Why the Mediterranean Diet Is Always In Style
Diet fads come and go. But decades of research—and centuries of healthy living around the Mediterranean Sea—support the idea that a diet rich in fish, fresh fruit, and vegetables and light on red meat and dairy can help prevent or reduce heart disease, Alzheimer’s disease, insulin resistance, and physical shrinkage of the brain. Here are some tips to help you get started on this healthy and delicious approach to eating.
Plan your plate around plant foods
One reason cuisines from the Mediterranean region are healthy across the board, even though they’re very diverse, is because they include lots of fresh produce, whole grains, and nuts (in moderation). Salads, cucumber and mint dressings, whole-wheat pastas and flatbreads, almonds, and fruit-based desserts form the bulk of the menu. To truly go Mediterranean, the Mayo Clinic recommends basing “every meal” on plant items.
Reel in some fish
Any Mediterranean meal plan includes at least 2 servings of fish every week.

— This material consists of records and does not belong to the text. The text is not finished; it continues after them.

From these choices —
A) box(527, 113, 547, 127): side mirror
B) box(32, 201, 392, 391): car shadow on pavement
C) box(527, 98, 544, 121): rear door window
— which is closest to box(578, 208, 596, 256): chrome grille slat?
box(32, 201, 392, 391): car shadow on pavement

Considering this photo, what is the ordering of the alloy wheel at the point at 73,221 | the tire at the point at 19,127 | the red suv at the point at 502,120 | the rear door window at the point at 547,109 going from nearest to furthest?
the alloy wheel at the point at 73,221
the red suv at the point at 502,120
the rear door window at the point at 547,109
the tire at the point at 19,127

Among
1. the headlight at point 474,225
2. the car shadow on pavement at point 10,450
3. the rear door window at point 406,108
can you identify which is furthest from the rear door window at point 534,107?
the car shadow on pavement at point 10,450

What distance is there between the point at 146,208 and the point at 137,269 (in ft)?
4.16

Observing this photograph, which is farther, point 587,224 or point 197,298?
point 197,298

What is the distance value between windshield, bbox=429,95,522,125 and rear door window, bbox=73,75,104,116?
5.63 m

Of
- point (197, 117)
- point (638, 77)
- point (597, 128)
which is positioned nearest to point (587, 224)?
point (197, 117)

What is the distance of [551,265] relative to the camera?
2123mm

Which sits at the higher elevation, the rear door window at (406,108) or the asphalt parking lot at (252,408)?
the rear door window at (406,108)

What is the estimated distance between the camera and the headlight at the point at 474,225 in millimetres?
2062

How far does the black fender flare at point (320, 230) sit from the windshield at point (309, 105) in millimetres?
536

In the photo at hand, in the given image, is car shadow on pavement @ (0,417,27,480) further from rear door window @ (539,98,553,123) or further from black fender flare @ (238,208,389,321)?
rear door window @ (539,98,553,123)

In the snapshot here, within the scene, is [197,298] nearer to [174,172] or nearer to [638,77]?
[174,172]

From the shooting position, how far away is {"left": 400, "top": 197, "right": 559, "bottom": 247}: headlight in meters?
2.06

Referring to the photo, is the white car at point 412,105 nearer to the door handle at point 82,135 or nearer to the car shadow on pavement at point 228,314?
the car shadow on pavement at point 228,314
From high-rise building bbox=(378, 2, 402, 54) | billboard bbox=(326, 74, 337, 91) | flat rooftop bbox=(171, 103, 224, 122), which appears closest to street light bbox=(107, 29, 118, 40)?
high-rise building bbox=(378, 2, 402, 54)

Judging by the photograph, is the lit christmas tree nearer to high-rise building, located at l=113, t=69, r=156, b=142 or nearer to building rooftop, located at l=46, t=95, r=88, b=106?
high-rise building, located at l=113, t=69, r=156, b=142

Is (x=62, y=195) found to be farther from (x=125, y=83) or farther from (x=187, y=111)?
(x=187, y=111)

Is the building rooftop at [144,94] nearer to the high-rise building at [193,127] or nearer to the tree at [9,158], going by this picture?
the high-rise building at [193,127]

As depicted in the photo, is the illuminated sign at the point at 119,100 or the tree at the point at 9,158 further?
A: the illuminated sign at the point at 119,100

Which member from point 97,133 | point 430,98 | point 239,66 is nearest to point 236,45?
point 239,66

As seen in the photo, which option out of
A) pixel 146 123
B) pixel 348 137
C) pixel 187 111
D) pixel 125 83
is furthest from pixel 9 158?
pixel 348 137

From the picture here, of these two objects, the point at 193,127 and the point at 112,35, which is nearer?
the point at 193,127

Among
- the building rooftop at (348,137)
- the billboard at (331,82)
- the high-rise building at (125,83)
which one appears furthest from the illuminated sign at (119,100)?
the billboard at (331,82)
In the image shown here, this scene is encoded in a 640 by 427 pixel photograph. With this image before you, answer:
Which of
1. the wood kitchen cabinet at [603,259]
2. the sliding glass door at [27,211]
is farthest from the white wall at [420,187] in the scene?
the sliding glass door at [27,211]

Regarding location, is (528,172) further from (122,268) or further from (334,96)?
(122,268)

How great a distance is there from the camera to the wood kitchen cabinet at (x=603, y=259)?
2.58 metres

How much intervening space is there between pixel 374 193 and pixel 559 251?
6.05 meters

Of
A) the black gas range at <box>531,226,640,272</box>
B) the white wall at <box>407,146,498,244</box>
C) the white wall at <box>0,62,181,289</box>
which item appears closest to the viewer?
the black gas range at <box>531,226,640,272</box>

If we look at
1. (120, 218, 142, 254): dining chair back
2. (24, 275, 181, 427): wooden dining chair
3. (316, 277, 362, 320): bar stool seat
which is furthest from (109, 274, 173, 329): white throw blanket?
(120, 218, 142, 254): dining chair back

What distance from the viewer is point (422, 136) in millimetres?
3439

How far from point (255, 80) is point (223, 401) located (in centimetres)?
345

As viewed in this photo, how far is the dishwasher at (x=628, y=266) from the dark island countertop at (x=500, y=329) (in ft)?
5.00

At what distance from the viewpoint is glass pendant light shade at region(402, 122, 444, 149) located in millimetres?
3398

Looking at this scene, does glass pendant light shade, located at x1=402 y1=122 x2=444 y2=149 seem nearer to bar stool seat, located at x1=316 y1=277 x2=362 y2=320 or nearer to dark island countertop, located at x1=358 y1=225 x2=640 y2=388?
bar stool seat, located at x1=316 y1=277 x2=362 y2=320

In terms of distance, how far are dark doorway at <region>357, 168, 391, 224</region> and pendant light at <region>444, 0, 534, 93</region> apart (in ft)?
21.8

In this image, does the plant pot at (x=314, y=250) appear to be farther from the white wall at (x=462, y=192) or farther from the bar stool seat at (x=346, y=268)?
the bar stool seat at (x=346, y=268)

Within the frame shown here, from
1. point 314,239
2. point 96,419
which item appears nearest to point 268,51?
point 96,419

The American Diabetes Association suggests varieties that are rich in heart-healthy omega-3 fatty acids, such as sardines, salmon, mackerel, and herring.
Less butter, more olive oil
For many people, the biggest change is cutting back or eliminating butter in favor of olive oil when cooking. This is an important step, because olive oil’s monounsaturated fatty acids may improve your cholesterol levels, blood clotting factors, and blood sugar levels over time, according to the Mayo Clinic.
Dairy in moderation, meat and desserts even more so
Poultry, yogurt and kefir (a liquid yogurt drink), goat cheese and eggs are the main dairy items on the Mediterranean menu, and they’re used sparingly. Red meats such as lamb and beef are used even more sparingly, which reduces your intake of saturated fat. That low saturated-fat level is what makes Mediterranean eating such a helpful tool to fight heart disease, according to US News & World Report.
You’ve probably heard that a daily glass of red wine is part of the Mediterranean lifestyle, and in many countries in the region, that’s true. But the most popular drink, apart from coffee and tea, is plain old water, according to LiveScience. It’s hard to beat something that’s healthy and free, especially because it can stave off dehydration, for which older adults are at higher risk.
Make mealtime social
There’s one feature of Mediterranean eating that has nothing to do with what’s on your plate: the social aspect of mealtime. To be genuinely “Mediterranean,” plan meals with friends and family, make time to slow down and savor your food, and reap the mental-health and stress reduction benefits that come from spending time with people you care about.
Explore new recipes
The Mediterranean region gives you a delicious buffet of cuisines from southern Spain and France, Greece and Italy, Turkey, Lebanon, Israel, Egypt, Morocco, and more. Search the non-profit group Oldways’ healthy-eating site for Mediterranean dishes and you’ll turn up 48 pages of free recipes to explore.
Maltese fish soup, Istanbul-style artichokes, Spanish gazpacho, and a beet-based variation on Greek tzatziki are among the tempting choices. Drink a glass of water, chill a bottle of red wine, try out a new dish, and invite a friend over to help you dine healthier and live better.